"As a horticulturist he saw many challenges here -- intense and unveiled sunlight, a semi-arid climate, vast open spaces spread to a wide horizon or rising to the great barrier of high mountains. What plants or trees might frow here other than the familiar cottonwood or alder at the streamside? Could the beauty of the native flora be brought into city gardens? " (from Anna R. Garrey, "The Idea Precedes the Accomplishment.")

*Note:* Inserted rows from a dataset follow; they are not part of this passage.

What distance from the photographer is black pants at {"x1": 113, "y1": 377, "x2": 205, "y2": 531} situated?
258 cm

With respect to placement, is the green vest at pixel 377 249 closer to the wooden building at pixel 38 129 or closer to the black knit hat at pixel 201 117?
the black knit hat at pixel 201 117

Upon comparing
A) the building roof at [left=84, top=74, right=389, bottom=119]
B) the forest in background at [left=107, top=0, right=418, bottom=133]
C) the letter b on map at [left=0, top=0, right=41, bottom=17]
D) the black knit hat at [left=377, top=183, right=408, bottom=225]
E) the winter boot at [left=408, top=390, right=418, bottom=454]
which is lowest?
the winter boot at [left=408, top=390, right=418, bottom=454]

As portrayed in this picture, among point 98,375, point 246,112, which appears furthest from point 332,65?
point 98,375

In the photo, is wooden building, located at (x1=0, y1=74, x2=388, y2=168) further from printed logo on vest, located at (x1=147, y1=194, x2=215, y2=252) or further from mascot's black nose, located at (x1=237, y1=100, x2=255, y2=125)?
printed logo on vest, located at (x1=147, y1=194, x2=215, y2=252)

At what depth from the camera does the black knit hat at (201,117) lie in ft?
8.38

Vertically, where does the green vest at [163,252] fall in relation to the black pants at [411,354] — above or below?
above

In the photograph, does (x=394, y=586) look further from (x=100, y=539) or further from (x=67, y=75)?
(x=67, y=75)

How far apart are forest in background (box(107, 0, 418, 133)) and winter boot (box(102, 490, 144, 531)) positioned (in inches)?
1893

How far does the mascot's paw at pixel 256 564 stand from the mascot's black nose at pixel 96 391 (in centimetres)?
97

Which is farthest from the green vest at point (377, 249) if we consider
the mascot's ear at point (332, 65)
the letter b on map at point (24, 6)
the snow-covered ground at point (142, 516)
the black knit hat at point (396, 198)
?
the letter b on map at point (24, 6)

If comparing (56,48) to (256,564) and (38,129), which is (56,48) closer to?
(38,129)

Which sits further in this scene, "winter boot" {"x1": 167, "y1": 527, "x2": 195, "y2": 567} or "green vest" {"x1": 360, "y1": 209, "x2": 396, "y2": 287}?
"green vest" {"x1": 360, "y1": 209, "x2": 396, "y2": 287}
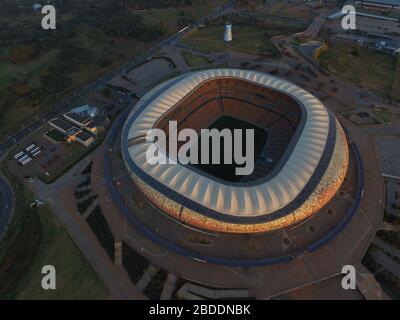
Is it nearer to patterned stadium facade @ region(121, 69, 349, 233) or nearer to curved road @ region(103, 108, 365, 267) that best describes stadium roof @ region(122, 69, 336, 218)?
patterned stadium facade @ region(121, 69, 349, 233)

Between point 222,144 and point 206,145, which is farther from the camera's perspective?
point 222,144

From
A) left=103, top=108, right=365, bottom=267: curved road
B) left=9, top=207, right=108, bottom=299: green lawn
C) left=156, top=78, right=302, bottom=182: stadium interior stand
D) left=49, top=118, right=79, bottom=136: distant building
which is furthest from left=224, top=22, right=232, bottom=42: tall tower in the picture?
left=9, top=207, right=108, bottom=299: green lawn

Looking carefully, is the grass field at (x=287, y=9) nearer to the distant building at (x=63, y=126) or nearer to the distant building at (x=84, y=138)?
the distant building at (x=84, y=138)

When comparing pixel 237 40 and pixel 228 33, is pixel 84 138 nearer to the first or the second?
pixel 228 33

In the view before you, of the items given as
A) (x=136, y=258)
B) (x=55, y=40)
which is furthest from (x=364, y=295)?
(x=55, y=40)

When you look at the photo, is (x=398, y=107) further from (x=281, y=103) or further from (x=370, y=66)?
(x=281, y=103)

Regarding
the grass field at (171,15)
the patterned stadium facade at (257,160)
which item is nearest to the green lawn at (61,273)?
the patterned stadium facade at (257,160)

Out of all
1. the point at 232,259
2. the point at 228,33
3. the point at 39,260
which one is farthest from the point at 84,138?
the point at 228,33
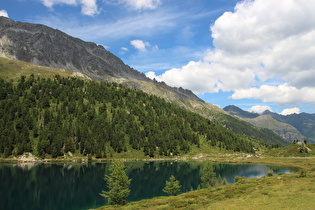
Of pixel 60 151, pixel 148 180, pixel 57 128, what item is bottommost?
pixel 148 180

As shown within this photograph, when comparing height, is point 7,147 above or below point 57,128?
below

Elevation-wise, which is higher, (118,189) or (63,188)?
(118,189)

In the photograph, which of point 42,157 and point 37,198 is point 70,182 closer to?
point 37,198

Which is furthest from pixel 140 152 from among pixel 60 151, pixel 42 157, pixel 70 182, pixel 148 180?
pixel 70 182

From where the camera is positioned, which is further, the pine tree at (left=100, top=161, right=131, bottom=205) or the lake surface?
the lake surface

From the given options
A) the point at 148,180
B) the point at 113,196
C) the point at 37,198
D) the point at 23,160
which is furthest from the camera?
the point at 23,160

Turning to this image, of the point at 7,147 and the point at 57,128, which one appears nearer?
the point at 7,147

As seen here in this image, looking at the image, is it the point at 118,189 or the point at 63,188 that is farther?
the point at 63,188

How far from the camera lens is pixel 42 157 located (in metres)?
154

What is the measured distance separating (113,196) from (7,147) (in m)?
134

As DeBoer himself stated in his autobiography, he joined the Colorado State Forestry Association in an effort to make his quest for a botanic gardens in Denver a reality. As Mr. DeBoer expressed it, he was "so full of the need for a botanic garden he shared his enthusiasm with whomever would listen." The president of the Association for many years, Wm. E. Byers, editor and owner of the Rocky Mountain News, conducted his own experiments with trees, introducting 35 varieties on his home grounds, now Byers Junion High School. Also members of the Association were Walter Cheesman and Henry M. Porter. Their determined daughters, Mrs John Evans and Mrs. James Waring, were critically important in bringing DeBoer's vision of a botanic garden into being.
In 1941, the Association introduced a resolution that a botanic garden be established in Denver to test various tree, shrub and herb species from various climatic zones from the eastern prairie zone to Alpine timberlands. In the "Green Thumb," the Association's publication, Mr. DeBoer wrote in an article entitled "The Colorado Landscape" the following:
"It does seem,however, that in this Rocky Mountain land a type of plant life has found a home which is sturdy enought to withstand the chills and winter and the wither of drouth. . .."
In 1957, the Colorado Forestry and Horticulture Association (the precursor to the Denver Botanic Gardens Foundation) presented Mr. DeBoer with their "Award of Merit" stating, in part:
"You have complemented and enlarged the use of our magnificent native plant material by the addition of hundreds of new species from far afield, but suited to our unusual climate."
The term "xeriscaping" was not actually coined until 1980's when the concept was introduced and trademarked by the Denver Water Board, an organization dedicated to water conservation. But DeBoer acted on the same principles of conservation of water and natural resources when he helped plant the Denver we take pride in today.